It Was One of Those Nights…

This weekend I was telling my cousins the following story about my (then) most recent cab ride.  It was insanely ridiculous and a bit entertaining.  Afterwards Shelby insisted it was blog-worthy material so here it goes…

It was a really good night.

It was a really good night.

Friday night I partied hard in the Lower East Side with my cousins.  The youngest amongst us, Renny, was visiting NYC and celebrating her 22nd birthday so we knew we had to show her a good time.  Consequently I got quite inebriated, so much in fact that at the end of the night it was decided I take a cab home instead of the usual train.  My cousin Kenny (and Renny’s older brother) found a parked cab with his light on (a lit light indicates an available cab) so after giving me a hug goodbye, he and Renny took off down the street.

Immediately the African cabbie started rambling about how he wasn’t available because he was late picking up his wife and it was imperative that he head that way ASAP.  As he was going on his tirade I quickly opened the door and jumped in.  The cabbie was pissed and yelled at me to get out.  After going back and forth, he drove a block before pulling over to the left, turning off the ignition and getting out.  At this point I started getting nervous.

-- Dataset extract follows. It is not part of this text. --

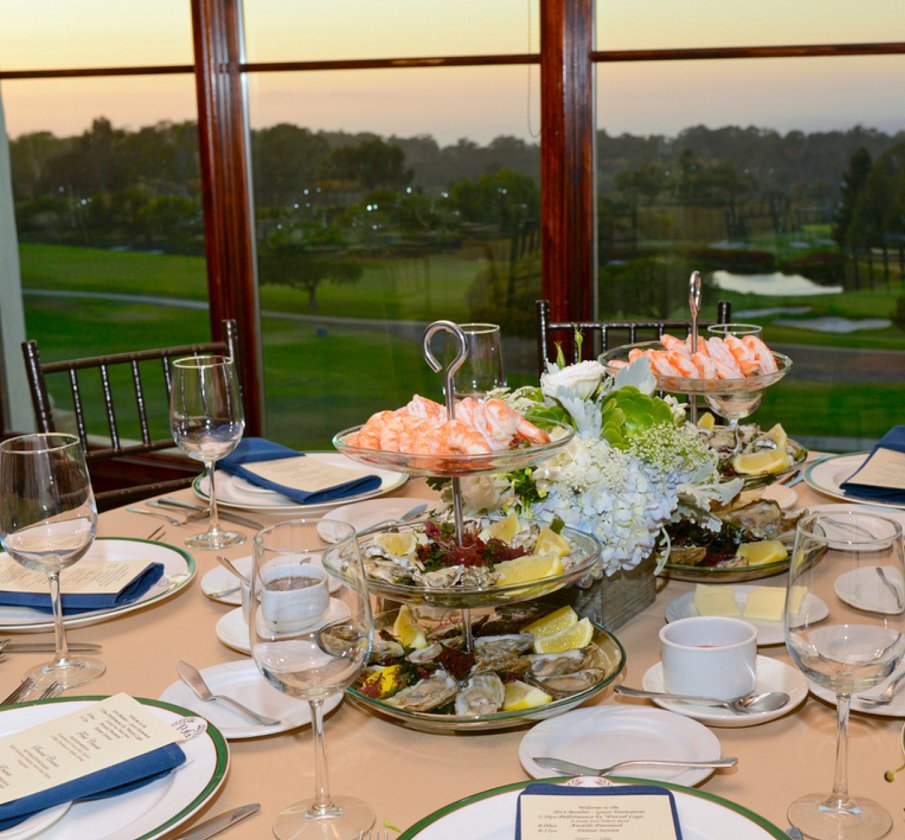 Raw bar + oceanviews = memorable events @ PVGC!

Is he about to open this door and drag me out?  I hope Kenny isn’t too far away…

Instead he headed into a convenience store for a few moments then came back out and continued to argue with me, insisting I exit his cab immediately.  He also let it slip that he wasn’t married and was actually headed to link up with a young tenderoni.  Finally, I agreed to a compromise: I’d get out after he hailed me another cab.  “Alright babe.  Give me a second.  I’m going to take care of you,” he said.  Did he just call me “babe?”  It was only a few moments before I saw a second cab pull up on the right side of ours.   As I exited from the left side of the cab and walked around the back towards the awaiting one, the waiting one abruptly pulled off from it’s parked position, leaving me stranded.

Behind me the African cab driver was rushing to the drivers side of his own cab, ready to hop in and leave me in the middle of the street I’m sure.  I’m not having that.  I beat him to the cab, hopped back in and really refused to get out this time.  The cabbie weighed his options and then completely changed his tone.  What had previously been a rude, loud aggressive cretin had become a sweet, purring apologetic gentleman who offered to let me hold onto his cab keys and not relinquish them until after I was safe and sound in a new cab that he was going to hail for me.

After accepting the keys and tucking them securely away into my coat pocket, I found myself walking in the middle of Delancy St, arm in arm with this cab driver, while whining to him about how hard it is being a Black woman trying to hail a cab and get safely home.  “I know, I know baby.  Don’t you worry.  I’m going to take good care of you,” he repeated over and over again.  He asked for my name and I gave it.

“Okay Ashley, this new cab driver is going to get you home.  Now what’s your number so I can make sure you’re properly taken care of and I can keep in touch with you?”  He asked after a second cab finally pulled over and agreed to take me to Brooklyn.  I laughed to myself as he fumbled with his phone, clumsily hitting the ignore button to the numerous incoming calls (no doubt from the young tenderoni he was extremely late picking up).  After climbing into the waiting cab, I handed him back his car keys and after rambling off a fake number, he proceeded to call me on the spot.  I hurriedly closed the door, rattled off my address to the new cabbie and was off across the Williamsburg Bridge headed back to Brooklyn, leaving that ridiculous African cabbie behind.

2 thoughts on “It Was One of Those Nights…

  1. Seems like African men are very prisistant when it comes to certain things. I giggled a little while I read this, I got nervous for you!

    • Hahaha! Girl they are so persistent! I just gotta hope I don’t ever see him again otherwise there could be a problem. I can almost hear him now, “Hey you girl! Why did you give me a fake number?”